The object of the law in question was, to put an end to the slave-trade; and to prevent the introduction of slaves into the United States, from other countries. The libel in this case was filed under the first section of the act, which declares, 'that it shall not be lawful to import or bring in any manner into the United States or territories thereof, from any foreign kingdom, place or country, any negro, mulatto or person of color, with intent to hold, sell or dispose of such negro, mulatto or person of color, as a slave, or to be held to service or labor;' and then proceeds to make the vessel liable to forfeiture, which shall be employed in such importation. The language of the law above recited, is obviously pointed against the introduction of negroes or mulattoes who were inhabitants of foreign countries, and cannot properly be applied to persons of color who are domiciled in the United States, and who are brought back to their place of residence, after a temporary absence. In the case before the court, although the girl had been staying for a time in France, in the service of her mistress; yet in construction of law, she continued an inhabitant of Louisiana, and her return home in the manner stated in the record, was not the importation of a slave into the United States; and consequently, does not subject the vessel to forefeiture.

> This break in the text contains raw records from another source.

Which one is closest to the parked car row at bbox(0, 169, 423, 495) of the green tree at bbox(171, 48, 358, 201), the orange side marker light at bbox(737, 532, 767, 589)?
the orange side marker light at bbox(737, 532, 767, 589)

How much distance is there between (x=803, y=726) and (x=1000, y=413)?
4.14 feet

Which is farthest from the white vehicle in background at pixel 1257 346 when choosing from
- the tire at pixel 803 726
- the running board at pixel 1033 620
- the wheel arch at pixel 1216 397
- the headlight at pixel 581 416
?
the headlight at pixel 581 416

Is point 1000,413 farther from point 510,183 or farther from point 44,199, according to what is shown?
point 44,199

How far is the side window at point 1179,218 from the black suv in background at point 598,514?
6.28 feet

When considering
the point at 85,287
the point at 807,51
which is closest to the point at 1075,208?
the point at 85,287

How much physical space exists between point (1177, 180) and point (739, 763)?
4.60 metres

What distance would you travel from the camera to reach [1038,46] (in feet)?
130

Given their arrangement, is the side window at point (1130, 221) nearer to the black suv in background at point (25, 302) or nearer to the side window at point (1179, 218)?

If the construction we have given to this section of the law needed confirmation, it will be found in the exception contained in the fourth section of the law in relation to persons of color, who are 'inhabitants, or held to service by the laws of either of the states or territories of the United States.' This section prohibits our own citizens, and all other persons resident in the United States, from taking on board of any vessel, or transporting from any foreign country or place, any negro or mulatto, 'not being an inhabitant, nor held to service by the laws of either of the states or territories of the United States.' Under this section, the mere act of taking or receiving on board the colored person, in a foreign country, with the intent to sell, or hold such person in slavery, constitutes the offence. But inasmuch as Priscilla was an inhabitant of New Orleans, and held to service by the laws of Louisiana, if the master of an American vessel had taken her on board at Havre, for the purpose of transporting her to Louisiana, there to be held in slavery, it is very clear, that by reason of the exception above-mentioned, the act of receiving her in his vessel for such a purpose, would have been no offence; while the taking on board of a negro or mulatto, who was the inhabitant of any other country, would have been a high misdemeanor, and subjected the party to severe punishment, and the vessel to forfeiture. It would be difficult to assign a reason for this discrimination, if the persons of color described in the exception, could not be brought to this country, without subjecting the vessel to forfeiture; and the exception made in this section, in relation to those who are inhabitants, or held to service by the laws of either of the states or territories of the United States, proves that congress did not intend to interfere with persons of that description, nor to prohibit our vessels from transporting them from foreign countries back to the United States.

The principles above stated decide also the case of the United States v. The Ship Fortune. We think, there is enough in the record, to show that the persons of color therein mentioned, were sent to New Orleans, the place of their residence, for the purpose of being there manumitted, and not to be held in slavery. But it is unnecessary to go into an examination of the evidence on this point; because, in either case, the bringing them home was not an offence against the act of congress, and the vessel in which they returned is not, on that account, liable to seizure and condemnation. The decree of the district court must, therefore, be affirmed, in each of these cases.

THESE causes came on to be heard, on the transcripts of the record from the district court of the United States for the eastern district of Louisiana, and were argued by counsel: On consideration whereof, it is now here ordered and decreed by this court, that the decree of the said district court, in each of the causes, be and the same is hereby affirmed.